[BEGIN DATA PROVIDED]
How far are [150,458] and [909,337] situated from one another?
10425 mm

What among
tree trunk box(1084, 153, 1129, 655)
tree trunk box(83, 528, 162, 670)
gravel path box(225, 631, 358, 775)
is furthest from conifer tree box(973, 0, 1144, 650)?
[END DATA PROVIDED]
JOB
Reproduce every one of the rows above in full, requests included, and increase each distance value given in millimeters in the answers by 127.

ANSWER BELOW
How far are [150,458] and [909,337] situated from one another?
10552 mm

What among
tree trunk box(1084, 153, 1129, 655)
tree trunk box(83, 528, 162, 670)
gravel path box(225, 631, 358, 775)
is furthest from conifer tree box(973, 0, 1144, 650)?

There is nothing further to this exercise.